• **READING PASSAGE**
Curators sometimes choose to put items in proximity of each other for comparative value, though they might be shown in separate vitrines. The curators also accompany the objects with contextual information, such as explanatory text, commissioned videos, and photographs that show the item in situ. The exhibit designers also avoid stereotypical presentations such as dramatically dark galleries or fictional environments. With more year-round visitors on the National Mall, the museum extended its exhibits from two months to eight or more.
During the Walker years--the late '90s and early 2000s--the museum hosted shows on Egyptian contemporary art and Malagasy textiles. A 1997 gift from photographer Constance Stuart Larrabee led to an in-house and traveling exhibition. Walker organized a 1998 retrospective of Yoruba sculptor Olowe of Ise, a rare example of a single-person African art show. The exhibition's accompanying catalogue raisonne was the first such scholarly publication for a traditional African artist. The museum has also held solo exhibitions for artists including Sokari Douglas Camp (1989) and Yinka Shonibare (2010). Shows targeting children, such as "Playful Performers", drew crowds under Patton's directorship in the mid-2000s, as did "Treasures" shows from the museum's collection and artist visits. A 2004 show, "Insights", highlighted 30 works about Apartheid South Africa from its collection. In 2013, the museum received its largest gift, $1.8 million from Oman, towards a series that focuses on arts from the country and its links to cultures in the Near East.

Records
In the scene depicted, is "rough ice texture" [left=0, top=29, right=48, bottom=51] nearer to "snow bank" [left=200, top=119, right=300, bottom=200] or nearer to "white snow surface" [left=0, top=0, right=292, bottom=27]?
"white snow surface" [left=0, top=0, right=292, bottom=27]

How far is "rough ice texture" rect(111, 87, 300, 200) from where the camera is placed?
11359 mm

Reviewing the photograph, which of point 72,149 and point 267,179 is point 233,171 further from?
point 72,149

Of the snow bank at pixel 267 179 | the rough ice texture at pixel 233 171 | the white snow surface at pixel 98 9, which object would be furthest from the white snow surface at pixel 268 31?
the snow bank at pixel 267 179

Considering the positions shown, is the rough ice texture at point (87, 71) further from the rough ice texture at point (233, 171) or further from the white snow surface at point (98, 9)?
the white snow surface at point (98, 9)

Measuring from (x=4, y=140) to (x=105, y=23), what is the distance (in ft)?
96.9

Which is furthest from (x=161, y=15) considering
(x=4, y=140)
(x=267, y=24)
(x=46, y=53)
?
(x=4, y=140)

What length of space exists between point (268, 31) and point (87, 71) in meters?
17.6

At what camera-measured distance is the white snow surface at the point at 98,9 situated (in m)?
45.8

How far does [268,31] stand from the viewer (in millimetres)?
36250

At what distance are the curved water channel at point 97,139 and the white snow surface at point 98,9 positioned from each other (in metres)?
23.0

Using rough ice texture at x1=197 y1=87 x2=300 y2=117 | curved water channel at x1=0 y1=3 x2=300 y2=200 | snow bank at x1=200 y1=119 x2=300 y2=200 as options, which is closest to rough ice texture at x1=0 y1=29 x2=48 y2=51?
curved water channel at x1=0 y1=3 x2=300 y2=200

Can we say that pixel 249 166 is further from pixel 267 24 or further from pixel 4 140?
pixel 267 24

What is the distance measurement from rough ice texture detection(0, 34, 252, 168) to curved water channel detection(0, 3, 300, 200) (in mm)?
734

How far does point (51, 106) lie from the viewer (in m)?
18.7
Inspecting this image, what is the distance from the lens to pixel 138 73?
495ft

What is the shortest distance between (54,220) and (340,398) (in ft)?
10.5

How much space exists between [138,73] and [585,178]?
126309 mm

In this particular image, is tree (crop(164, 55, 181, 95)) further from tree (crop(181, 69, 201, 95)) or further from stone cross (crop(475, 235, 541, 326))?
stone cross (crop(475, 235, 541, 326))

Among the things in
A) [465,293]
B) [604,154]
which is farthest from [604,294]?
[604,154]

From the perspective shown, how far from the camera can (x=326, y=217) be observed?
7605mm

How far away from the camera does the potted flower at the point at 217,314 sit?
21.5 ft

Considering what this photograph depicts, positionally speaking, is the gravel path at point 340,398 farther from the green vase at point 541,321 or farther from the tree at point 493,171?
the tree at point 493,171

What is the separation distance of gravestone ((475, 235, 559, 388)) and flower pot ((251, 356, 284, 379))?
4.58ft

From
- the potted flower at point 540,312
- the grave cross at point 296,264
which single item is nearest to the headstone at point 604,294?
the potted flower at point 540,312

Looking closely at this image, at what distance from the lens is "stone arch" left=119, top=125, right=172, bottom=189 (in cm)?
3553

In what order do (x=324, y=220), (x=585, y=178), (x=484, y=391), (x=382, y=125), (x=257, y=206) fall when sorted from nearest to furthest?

• **EXERCISE TASKS**
- A) Answer these questions using the passage on the museum's exhibitions:
(i) To what length did the museum extend its exhibits?
(ii) Which Yoruba sculptor was the subject of the 1998 retrospective?
(iii) How much money did the museum receive from Oman in 2013?
- B) Print the passage on the museum's exhibitions from "Curators sometimes choose" to "eight or more.".

• **TASK SOLUTIONS**
- A)
(i) From two months to eight or more.
(ii) Olowe of Ise.
(iii) $1.8 million.

- B)
Curators sometimes choose to put items in proximity of each other for comparative value, though they might be shown in separate vitrines. The curators also accompany the objects with contextual information, such as explanatory text, commissioned videos, and photographs that show the item in situ. The exhibit designers also avoid stereotypical presentations such as dramatically dark galleries or fictional environments. With more year-round visitors on the National Mall, the museum extended its exhibits from two months to eight or more.